Beim Kunstverein erinnert außerdem eine Ausstellung an „Beuys in Weiden“. Sie zeigt späte Druckgrafiken, mit denen es eine besondere lokale Bewandtnis hat, denn mit Beuys verbindet Weiden ein Stück Stadtgeschichte. Als Soldat war Beuys im Krieg auf dem damaligen Flugplatz Maierhof stationiert. Zudem verband ihn Freundschaft mit dem Weidener HNO-Arzt, Maler, Kunstsammler und Editeur Friedrich Herlt. Da waren die gemeinsamen Kriegserfahrungen und in Beuys’ letzten Lebensjahren war Herlt außerdem mit der Herausgabe mehrerer Grafik-Zyklen für den Jahrhundertkünstler tätig. Die Zusammenarbeit würdigte der Kunstverein bereits 2008, zwei Jahre vor Herlts Tod, mit einer Ausstellung im Neuen Rathaus.

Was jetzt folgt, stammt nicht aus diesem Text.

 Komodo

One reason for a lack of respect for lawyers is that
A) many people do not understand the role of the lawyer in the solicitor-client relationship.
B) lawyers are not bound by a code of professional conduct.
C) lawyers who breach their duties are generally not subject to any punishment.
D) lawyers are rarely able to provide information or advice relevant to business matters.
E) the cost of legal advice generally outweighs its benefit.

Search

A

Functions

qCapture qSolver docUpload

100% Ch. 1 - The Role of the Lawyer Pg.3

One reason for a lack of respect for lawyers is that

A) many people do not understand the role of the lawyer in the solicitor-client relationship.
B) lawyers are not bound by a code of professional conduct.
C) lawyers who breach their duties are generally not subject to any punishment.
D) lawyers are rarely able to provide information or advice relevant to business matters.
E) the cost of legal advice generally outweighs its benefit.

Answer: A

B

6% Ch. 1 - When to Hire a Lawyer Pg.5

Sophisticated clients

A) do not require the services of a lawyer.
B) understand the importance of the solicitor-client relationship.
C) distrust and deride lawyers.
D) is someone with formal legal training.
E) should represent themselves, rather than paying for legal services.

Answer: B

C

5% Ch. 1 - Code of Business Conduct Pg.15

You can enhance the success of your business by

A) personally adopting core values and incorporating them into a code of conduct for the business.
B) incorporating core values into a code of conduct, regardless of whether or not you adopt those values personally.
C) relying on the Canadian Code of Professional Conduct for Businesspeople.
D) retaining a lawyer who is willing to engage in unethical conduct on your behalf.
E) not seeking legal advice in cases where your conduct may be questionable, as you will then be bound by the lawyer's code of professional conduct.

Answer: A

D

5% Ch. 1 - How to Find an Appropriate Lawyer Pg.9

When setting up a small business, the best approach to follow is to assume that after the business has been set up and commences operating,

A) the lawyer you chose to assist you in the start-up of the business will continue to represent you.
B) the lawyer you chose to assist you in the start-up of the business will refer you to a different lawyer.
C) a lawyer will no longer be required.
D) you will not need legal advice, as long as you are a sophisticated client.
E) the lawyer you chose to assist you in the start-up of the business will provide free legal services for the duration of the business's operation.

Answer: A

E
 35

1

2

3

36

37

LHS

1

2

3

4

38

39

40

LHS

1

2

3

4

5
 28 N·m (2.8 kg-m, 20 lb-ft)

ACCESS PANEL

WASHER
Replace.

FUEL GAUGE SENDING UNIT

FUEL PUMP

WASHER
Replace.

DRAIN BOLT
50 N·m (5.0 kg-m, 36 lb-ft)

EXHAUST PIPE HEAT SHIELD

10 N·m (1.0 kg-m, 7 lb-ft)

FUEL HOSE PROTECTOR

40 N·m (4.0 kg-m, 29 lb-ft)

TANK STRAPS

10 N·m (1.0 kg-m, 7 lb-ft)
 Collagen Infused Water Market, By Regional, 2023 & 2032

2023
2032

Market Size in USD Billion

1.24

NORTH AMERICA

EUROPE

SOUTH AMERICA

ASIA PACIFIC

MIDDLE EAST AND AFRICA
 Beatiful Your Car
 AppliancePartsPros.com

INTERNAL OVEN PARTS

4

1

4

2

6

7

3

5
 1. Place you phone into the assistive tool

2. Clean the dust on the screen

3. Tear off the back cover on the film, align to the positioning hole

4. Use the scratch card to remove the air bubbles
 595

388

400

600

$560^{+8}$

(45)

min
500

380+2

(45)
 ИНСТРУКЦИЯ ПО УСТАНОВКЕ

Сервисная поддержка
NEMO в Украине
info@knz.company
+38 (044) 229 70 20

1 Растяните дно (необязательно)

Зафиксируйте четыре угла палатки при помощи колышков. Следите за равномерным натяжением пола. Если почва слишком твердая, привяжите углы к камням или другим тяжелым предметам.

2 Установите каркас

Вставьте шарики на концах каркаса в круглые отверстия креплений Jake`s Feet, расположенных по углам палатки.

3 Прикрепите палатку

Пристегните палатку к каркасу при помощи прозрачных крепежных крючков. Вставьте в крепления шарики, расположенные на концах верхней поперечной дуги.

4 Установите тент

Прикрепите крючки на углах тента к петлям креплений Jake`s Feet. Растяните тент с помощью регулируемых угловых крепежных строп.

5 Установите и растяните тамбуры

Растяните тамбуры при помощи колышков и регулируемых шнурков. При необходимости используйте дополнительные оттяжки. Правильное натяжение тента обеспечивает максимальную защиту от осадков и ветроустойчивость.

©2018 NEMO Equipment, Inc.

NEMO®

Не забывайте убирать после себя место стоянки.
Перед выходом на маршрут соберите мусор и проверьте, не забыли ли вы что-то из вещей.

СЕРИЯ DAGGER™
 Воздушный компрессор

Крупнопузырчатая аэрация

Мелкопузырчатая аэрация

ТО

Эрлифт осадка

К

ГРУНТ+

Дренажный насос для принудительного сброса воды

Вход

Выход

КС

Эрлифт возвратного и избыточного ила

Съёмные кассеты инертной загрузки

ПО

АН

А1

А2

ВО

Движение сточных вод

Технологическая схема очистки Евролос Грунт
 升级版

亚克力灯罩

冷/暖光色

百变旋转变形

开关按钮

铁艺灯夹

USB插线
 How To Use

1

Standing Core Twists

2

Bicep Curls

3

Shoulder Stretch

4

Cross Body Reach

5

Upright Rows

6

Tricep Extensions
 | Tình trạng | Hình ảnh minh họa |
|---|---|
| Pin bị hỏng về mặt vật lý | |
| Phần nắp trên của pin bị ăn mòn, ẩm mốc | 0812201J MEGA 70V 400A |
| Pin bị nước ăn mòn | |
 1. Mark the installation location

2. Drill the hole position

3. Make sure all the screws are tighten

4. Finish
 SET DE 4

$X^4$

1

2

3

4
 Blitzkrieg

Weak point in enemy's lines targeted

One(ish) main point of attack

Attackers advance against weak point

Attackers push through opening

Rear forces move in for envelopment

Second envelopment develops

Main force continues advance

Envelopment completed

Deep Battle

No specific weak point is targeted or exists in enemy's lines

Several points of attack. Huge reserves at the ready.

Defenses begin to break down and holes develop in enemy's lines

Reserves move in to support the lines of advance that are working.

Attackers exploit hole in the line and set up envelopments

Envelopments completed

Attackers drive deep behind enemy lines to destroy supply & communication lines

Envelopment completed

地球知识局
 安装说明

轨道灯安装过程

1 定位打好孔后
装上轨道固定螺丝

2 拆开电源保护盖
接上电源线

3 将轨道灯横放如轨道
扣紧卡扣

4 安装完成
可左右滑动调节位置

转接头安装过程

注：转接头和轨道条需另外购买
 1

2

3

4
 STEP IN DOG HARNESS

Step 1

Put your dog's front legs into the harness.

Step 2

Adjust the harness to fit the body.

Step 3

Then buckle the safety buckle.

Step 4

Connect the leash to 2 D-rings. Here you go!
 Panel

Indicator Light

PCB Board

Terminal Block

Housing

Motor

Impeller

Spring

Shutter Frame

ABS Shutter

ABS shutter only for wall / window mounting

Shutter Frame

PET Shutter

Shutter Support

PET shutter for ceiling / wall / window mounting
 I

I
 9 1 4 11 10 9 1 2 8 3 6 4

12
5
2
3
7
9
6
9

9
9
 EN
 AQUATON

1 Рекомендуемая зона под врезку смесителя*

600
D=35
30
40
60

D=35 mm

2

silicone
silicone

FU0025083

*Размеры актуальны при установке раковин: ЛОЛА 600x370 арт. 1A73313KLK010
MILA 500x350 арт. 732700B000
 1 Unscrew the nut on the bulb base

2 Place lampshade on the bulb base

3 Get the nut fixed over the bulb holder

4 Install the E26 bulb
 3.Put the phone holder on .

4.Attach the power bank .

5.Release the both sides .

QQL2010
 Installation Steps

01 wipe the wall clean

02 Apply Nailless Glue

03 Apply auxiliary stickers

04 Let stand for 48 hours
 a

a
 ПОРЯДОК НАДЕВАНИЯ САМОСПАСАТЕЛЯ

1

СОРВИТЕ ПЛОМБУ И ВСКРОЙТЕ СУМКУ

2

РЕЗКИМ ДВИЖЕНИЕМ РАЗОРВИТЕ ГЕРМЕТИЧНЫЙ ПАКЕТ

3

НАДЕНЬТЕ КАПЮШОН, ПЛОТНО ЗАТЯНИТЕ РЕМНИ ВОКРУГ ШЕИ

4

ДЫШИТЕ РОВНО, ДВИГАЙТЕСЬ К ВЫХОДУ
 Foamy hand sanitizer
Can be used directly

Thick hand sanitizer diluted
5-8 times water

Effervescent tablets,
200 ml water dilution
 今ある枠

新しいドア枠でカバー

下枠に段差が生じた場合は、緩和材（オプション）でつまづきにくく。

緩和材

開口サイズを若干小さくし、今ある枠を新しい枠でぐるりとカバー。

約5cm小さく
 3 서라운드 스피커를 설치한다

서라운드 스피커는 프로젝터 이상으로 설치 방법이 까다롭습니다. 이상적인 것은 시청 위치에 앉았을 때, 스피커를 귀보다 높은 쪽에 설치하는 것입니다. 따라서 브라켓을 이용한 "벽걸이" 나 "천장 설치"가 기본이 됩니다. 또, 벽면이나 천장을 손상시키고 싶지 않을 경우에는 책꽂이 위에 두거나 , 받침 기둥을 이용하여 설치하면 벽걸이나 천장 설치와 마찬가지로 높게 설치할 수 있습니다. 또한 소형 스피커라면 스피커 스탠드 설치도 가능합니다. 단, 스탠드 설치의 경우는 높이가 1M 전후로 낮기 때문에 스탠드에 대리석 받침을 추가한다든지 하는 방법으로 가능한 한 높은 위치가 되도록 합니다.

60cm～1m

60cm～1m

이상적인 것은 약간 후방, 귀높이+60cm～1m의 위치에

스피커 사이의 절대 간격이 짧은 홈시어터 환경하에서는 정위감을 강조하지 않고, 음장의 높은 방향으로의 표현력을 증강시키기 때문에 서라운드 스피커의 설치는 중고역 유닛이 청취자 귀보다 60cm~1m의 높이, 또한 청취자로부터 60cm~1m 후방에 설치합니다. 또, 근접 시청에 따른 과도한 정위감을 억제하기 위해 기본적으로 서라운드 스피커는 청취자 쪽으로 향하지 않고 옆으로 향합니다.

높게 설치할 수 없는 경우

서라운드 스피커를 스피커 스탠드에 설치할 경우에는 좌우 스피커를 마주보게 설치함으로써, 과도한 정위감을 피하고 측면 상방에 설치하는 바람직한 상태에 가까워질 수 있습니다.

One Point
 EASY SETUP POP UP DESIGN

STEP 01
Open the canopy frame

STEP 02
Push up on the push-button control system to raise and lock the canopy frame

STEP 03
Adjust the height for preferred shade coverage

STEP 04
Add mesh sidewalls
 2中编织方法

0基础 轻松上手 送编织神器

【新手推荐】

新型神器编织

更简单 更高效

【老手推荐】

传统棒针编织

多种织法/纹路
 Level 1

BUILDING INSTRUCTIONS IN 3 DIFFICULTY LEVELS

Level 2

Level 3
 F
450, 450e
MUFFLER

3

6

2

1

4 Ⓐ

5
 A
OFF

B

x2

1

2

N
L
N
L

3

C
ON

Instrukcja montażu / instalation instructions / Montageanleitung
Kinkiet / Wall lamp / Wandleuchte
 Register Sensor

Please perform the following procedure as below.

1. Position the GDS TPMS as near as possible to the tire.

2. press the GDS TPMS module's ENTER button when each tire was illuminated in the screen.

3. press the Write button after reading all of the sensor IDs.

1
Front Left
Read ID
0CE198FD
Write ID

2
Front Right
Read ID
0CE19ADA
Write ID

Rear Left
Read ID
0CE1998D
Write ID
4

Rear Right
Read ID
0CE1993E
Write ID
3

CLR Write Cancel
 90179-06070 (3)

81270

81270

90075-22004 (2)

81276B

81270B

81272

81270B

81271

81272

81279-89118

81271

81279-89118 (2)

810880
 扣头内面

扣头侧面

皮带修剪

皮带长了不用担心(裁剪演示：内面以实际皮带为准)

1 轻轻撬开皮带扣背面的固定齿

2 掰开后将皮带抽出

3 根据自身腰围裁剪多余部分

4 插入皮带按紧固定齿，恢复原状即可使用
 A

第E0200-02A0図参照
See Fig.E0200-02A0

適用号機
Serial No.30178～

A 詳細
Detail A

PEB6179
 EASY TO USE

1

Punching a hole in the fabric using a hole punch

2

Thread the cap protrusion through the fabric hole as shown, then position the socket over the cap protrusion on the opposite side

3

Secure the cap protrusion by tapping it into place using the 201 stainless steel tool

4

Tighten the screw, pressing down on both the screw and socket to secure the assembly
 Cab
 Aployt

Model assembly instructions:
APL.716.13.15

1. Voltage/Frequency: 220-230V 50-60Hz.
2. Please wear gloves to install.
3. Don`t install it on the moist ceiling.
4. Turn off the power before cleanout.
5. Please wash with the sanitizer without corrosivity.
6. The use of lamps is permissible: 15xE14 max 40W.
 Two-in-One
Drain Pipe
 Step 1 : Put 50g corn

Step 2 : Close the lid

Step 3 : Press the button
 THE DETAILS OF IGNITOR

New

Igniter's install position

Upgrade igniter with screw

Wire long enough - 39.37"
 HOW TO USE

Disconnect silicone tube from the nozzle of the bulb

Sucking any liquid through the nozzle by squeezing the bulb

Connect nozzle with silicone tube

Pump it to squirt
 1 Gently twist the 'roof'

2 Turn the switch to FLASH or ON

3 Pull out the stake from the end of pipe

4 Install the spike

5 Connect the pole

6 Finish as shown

„Nach eigener Aussage war Beuys von der Weidener Umgebung inspiriert“, schreibt Bernhard Baron, Weidens ehemaliger Kulturamtsleiter, in seinen Anmerkungen zu Beuys’ 100. Geburtstag. „Eine geheimnisvoll anmutende Beobachtung vom Hang des nahen Fichtenbühls, eine alle paar Stunden über der unweit gelegenen Porzellanfabrik Gebr. Bauscher aufsteigende weiße Wolke faszinierten ihn, Beuys, ungemein. Angeblich hat er seinen Aussichtspunkt immer zu festen Zeiten aufgesucht, um dieser mystischen Wolke nachzuschauen.“ Allerdings sei leider nicht bekannt, was der spätere Fluxus- und Documenta-Aktionist am Ortsrand von Weiden gezeichnet hat, bedauert Baron. Denn bei etlichen seiner „Flugplatz“-Zeichnungen fehlten Orts- und Zeitangaben.

Jeder Mensch ein Künstler

Beuys’ Maxime war das gemeinsame Handeln zum Wohl der Gesellschaft, das er „soziale Plastik“ nannte. Seine Überzeugung und seine Botschaft hieß: „Jeder Mensch ist ein Künstler.“ Natur war ihm der Inbegriff von Wachstum und schützenswertem Lebensraum und die Kunst ein verbindendes und mahnendes Zeichen. Auch daran erinnert jetzt die Eiche in Weiden.

Das Beuys-Wochenende

Eiche:Die Eiche wird am Sonntag (13 Uhr) an der OTH in Weiden gepflanzt. Um 14 Uhr wird in Hörsaal 001 über den „Nutzen der Kunst“ diskutiert.

Grafik:Der Kunstverein Weiden zeigt bis 20. November die Ausstellung „Beuys in Weiden“.